We are a society that celebrate the rich and powerful. We admire them, make them our heroes, find excuses for them when they turn out to be assholes, we want to become them. Most of us covet power in different forms – most of us don’t have the wholeness nor the education to know what to do with power when we’re handed with it. We are complicit in this system and we enable this behaviour by continuing to perpetuate and celebrate it.

So we end up with a world with a poor power distribution where the powerful minority is capable of determining the trajectory of how we want to shepherd this world, and also with a powerless majority that is trying to cope with our own powerless existence by exerting our power in where we can: consumption. But we’re both bound by the same existential and primal fear.

I don’t think we could really blame ourselves when this fear has kept us alive for so long. Accumulating more power than the other was a primitive mechanism that has traditionally protected us, but I think we are slowly discovering it is no longer working.

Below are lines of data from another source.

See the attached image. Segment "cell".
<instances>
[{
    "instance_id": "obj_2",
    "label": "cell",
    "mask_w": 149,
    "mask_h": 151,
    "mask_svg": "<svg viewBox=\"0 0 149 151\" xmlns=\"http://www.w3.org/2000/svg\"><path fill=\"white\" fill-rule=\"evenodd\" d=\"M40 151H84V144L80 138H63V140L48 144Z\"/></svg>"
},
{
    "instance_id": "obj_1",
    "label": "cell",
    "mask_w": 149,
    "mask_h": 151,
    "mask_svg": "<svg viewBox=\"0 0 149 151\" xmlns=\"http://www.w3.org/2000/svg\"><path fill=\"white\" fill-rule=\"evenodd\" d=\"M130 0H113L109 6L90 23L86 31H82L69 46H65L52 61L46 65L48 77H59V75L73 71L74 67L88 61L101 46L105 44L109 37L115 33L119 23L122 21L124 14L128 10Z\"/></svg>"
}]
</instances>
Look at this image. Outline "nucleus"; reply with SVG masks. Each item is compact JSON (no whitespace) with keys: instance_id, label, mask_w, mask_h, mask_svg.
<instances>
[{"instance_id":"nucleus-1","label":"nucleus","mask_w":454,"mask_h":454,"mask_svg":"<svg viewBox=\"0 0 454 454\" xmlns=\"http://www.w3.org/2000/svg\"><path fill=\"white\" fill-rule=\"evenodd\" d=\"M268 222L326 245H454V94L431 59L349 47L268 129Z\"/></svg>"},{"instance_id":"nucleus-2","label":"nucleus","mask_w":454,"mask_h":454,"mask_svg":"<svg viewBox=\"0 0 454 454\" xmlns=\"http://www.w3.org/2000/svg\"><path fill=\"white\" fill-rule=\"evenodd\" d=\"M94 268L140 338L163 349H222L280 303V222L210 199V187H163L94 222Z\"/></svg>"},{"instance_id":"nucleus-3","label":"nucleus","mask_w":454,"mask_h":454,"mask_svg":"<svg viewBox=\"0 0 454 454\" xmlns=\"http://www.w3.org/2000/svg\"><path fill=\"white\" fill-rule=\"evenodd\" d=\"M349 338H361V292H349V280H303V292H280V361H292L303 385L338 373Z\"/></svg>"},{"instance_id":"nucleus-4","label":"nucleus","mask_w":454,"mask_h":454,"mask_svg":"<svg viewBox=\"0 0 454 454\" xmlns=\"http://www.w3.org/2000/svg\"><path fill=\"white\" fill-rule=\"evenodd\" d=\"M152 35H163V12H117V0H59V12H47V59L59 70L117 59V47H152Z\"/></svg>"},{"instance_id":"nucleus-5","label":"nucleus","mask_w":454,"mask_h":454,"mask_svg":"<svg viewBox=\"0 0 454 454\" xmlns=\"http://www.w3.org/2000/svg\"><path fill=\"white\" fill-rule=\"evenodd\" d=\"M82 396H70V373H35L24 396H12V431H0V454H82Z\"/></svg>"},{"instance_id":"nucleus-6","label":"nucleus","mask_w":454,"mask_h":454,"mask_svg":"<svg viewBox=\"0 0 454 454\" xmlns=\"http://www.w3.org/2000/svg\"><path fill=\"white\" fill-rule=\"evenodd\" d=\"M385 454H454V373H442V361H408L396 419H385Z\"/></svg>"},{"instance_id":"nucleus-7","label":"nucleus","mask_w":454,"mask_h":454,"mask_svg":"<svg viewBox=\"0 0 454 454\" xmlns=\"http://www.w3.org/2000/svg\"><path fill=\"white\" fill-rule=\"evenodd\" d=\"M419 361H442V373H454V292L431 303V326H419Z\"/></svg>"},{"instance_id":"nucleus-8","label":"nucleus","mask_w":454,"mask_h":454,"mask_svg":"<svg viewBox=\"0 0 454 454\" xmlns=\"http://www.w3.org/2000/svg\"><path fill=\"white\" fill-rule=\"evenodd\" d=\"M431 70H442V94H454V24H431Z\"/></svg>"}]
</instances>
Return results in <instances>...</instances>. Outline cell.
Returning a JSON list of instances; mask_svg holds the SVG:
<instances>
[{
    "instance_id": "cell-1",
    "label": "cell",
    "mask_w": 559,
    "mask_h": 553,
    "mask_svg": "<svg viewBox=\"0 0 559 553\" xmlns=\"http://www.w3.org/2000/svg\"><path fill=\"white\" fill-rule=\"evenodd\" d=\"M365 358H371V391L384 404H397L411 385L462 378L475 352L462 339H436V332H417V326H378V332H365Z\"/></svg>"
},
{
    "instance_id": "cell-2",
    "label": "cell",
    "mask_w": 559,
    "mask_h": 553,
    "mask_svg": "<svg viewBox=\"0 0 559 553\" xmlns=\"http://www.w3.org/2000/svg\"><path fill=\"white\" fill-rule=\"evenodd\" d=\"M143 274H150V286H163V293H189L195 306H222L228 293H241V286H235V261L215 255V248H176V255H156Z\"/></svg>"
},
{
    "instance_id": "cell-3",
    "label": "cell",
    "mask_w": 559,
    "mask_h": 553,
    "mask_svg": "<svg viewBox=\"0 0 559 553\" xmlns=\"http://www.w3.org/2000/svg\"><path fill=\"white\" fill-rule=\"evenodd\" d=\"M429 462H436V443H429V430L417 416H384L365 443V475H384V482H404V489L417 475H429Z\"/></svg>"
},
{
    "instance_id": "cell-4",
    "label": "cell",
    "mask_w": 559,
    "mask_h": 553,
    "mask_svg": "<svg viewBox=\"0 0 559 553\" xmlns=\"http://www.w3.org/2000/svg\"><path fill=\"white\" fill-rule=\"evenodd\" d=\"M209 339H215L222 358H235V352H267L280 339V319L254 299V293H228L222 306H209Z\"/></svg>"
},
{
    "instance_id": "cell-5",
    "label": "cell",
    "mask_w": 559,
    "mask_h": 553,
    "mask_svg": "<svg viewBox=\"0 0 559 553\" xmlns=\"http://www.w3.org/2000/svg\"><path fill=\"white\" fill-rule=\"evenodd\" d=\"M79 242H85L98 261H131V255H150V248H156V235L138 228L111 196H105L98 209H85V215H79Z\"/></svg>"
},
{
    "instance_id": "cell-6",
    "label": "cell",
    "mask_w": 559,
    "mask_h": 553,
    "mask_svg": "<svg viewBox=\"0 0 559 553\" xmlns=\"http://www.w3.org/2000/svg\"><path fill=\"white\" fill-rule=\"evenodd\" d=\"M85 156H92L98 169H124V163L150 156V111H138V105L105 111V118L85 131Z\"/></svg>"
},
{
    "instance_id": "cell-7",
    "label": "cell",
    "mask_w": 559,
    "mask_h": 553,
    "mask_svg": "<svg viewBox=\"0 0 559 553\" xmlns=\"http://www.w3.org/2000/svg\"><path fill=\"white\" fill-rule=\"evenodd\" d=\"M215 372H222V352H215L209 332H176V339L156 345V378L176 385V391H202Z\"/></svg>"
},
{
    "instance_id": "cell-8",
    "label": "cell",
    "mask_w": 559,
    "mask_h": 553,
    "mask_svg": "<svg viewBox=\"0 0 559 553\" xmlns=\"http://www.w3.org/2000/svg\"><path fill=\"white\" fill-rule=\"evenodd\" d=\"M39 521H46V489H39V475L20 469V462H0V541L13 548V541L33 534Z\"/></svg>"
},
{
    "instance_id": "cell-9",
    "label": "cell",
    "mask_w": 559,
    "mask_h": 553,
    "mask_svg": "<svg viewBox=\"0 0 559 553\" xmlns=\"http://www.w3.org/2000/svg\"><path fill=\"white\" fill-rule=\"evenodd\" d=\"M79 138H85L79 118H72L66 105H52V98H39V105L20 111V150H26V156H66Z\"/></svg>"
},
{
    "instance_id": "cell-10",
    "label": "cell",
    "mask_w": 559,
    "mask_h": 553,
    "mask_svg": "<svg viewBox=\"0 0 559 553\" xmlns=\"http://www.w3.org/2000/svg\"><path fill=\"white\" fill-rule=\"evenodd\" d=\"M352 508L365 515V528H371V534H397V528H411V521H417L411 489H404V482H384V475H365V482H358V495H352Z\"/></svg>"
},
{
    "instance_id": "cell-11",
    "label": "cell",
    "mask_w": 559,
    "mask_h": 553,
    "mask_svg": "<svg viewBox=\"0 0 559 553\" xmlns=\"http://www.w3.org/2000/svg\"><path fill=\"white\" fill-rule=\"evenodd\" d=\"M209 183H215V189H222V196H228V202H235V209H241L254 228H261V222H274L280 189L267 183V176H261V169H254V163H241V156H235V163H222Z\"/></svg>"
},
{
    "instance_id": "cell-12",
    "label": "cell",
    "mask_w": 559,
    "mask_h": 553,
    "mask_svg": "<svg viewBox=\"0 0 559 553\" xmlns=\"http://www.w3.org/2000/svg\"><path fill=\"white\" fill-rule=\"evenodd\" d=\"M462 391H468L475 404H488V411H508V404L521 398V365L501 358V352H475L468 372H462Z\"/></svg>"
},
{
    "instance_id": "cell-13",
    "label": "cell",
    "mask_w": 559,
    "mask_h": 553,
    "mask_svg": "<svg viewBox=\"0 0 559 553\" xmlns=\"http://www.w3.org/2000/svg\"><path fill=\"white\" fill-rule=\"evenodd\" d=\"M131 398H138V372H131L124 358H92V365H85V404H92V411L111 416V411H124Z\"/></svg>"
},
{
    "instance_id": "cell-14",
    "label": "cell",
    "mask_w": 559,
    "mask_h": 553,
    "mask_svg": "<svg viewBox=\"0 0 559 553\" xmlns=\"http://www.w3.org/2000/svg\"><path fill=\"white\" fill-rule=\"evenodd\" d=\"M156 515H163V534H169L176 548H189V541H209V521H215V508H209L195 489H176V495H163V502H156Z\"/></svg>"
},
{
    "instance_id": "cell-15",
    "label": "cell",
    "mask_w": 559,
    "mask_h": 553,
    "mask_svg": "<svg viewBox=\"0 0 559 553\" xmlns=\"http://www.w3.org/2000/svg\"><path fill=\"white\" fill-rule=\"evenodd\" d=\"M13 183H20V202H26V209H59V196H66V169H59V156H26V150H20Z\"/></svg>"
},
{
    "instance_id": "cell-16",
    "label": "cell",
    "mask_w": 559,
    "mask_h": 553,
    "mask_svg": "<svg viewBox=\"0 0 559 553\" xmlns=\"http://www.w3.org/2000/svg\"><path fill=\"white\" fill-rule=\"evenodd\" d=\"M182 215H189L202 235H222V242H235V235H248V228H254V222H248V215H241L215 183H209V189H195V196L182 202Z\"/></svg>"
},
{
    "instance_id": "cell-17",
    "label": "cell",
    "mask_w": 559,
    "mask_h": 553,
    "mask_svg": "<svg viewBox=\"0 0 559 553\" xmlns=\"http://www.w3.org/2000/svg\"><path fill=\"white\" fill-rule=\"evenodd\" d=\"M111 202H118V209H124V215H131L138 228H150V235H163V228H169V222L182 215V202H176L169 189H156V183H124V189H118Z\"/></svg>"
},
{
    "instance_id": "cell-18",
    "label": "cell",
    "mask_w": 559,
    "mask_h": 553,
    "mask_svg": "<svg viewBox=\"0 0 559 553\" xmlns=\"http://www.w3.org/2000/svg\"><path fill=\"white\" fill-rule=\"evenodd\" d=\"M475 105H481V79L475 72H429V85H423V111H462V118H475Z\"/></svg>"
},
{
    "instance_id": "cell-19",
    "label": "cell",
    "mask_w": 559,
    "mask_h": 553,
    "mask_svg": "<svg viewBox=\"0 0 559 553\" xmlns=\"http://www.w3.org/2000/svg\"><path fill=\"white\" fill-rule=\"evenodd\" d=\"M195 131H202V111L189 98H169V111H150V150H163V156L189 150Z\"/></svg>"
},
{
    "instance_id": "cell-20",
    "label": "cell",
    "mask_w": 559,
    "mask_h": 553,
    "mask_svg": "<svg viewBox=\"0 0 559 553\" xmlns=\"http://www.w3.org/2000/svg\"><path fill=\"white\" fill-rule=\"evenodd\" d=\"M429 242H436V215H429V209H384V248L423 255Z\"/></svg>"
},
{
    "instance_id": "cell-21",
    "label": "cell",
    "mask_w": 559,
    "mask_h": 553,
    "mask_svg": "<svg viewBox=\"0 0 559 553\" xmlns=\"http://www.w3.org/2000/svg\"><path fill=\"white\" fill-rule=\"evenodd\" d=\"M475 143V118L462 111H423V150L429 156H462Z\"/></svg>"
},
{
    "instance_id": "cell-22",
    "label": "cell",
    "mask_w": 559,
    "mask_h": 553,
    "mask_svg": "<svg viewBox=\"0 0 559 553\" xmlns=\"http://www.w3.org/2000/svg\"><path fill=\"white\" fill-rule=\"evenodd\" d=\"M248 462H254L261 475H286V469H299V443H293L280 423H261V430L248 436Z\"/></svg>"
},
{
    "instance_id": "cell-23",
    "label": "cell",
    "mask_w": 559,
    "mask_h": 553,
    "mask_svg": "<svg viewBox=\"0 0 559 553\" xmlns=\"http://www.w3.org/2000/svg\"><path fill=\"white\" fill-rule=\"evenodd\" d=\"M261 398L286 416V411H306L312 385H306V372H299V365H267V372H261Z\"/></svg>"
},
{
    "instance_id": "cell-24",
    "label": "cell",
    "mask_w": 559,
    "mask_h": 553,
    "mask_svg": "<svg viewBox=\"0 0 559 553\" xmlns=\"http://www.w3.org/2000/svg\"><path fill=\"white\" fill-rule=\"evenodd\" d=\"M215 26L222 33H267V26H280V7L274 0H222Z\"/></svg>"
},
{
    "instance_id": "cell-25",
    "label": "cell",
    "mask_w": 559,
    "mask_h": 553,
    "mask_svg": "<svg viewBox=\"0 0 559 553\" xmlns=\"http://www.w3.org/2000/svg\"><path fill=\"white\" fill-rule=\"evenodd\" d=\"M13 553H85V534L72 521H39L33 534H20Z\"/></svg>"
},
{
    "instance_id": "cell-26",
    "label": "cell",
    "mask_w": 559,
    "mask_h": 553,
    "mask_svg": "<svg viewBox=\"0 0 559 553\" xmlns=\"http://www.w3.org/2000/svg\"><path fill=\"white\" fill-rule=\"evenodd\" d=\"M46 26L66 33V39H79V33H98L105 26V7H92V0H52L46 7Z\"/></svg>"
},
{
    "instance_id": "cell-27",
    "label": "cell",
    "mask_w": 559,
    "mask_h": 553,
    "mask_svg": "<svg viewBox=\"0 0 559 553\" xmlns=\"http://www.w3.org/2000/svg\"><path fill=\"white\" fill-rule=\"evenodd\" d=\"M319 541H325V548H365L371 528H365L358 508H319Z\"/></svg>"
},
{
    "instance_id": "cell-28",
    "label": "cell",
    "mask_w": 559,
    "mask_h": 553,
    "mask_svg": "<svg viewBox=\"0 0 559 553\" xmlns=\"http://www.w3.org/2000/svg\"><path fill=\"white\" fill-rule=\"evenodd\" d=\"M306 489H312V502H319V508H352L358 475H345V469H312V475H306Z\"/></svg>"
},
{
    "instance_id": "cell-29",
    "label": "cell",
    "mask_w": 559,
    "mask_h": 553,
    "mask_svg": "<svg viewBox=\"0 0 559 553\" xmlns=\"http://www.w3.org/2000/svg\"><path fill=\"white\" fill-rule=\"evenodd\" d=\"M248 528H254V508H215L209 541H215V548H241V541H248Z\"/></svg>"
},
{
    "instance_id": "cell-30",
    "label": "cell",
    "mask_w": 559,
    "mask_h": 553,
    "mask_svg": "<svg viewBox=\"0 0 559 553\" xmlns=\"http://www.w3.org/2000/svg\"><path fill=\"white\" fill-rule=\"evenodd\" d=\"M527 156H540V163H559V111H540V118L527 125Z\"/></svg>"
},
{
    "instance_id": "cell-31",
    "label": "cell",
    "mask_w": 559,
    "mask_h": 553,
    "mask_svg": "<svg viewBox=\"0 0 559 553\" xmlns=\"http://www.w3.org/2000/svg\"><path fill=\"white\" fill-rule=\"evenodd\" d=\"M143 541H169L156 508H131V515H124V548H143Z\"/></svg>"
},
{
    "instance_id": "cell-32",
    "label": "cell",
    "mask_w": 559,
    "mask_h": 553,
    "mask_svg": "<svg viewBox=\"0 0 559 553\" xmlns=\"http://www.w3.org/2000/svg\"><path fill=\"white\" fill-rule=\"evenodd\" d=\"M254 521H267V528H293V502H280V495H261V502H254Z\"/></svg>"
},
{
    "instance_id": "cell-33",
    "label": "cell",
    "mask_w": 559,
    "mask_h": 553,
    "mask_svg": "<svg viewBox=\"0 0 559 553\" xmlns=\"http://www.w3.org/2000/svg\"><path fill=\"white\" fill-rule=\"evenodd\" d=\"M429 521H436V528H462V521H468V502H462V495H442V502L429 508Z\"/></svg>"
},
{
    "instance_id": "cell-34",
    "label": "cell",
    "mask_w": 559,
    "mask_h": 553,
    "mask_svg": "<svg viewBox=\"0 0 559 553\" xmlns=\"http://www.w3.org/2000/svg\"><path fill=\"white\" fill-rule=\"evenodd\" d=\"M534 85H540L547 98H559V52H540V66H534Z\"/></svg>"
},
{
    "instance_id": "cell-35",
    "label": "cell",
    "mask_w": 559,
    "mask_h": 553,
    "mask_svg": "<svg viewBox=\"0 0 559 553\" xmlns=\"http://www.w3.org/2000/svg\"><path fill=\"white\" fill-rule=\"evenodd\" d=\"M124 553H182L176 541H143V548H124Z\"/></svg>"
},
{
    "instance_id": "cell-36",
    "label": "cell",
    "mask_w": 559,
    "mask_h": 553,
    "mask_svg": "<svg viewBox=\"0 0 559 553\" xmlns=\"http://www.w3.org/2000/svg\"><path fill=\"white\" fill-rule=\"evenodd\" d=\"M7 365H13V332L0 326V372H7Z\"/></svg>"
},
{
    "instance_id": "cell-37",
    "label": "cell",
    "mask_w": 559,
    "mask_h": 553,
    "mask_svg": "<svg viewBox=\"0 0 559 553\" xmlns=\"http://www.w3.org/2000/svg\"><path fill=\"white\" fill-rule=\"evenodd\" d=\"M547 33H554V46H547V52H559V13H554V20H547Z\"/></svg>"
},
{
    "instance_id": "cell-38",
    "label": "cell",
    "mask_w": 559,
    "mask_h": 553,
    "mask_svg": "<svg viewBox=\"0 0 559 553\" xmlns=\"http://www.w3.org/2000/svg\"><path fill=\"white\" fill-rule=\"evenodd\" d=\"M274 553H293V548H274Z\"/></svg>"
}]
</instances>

I consider myself a misanthrope. I blame the human race for all the short-term thinking and atrocities while being a hypocrite because I fall victim to short-term thinking all the time. I just had a french toast for breakfast. But increasingly, the more I understand, the more I feel compassionate for us. I go through long periods of blame, alternated with short windows of compassion. The compassion comes from this vague knowing that it is such an uphill battle to overcome millions of years of conditioning.

Yet in just a hundred years, we have progressed so much in terms of human rights and social justice – yes it is uneven, inconsistent, and an awful lot more to do, but before this hundred years more than half of the population did not even get the right to vote, many of us did not even have rights to decide what to do with our own lives.

I am not a Steven Pinker fan. I don’t believe the world is getting better because of a few metrics here and there. But what I believe is that we have a ton of room to grow, and perhaps in a few hundred years we would get much better at taking care of the world and ourselves. I think this was inevitable because of our evolving psychology, but it is also our evolving psychology that gives me hope, because our possibilities widen once we become capable of making conscious choices instead of being driven by our internal programming. Contrast this to a worldview that believes human beings are unchangeably greedy and selfish.

My questions are: are we still capable of making progress despite the inhospitable conditions, how much of the damage is irreversible, and controversially, is this an opportunity to break down the existing power structures and unhealthy narratives that have tied us down for so long?

I also don’t believe in the narrative that we need darkness to have light. I think a lot of this darkness is simply unnecessary and it is self-perpetuated because we don’t know better. But I do think failure is an inevitable part of the process to knowledge. I just hope that it is not too catastrophic.

The non-human part of me thinks that this is a great (great in terms of history, it is not assigned a positive value) time to bear witness to: how would we respond? What is going to end, and what is going to begin? Just how much, is our youth going to inspire us? The younger generations have always been breaking the chains of the older ones, and I cannot wait to see how they will become a new generation of human beings (and I acknowledge it is unfair for them to bear the burden but if we have to assign blame we have to go back to the conditions where life began) I can only wish I have had the courage to become.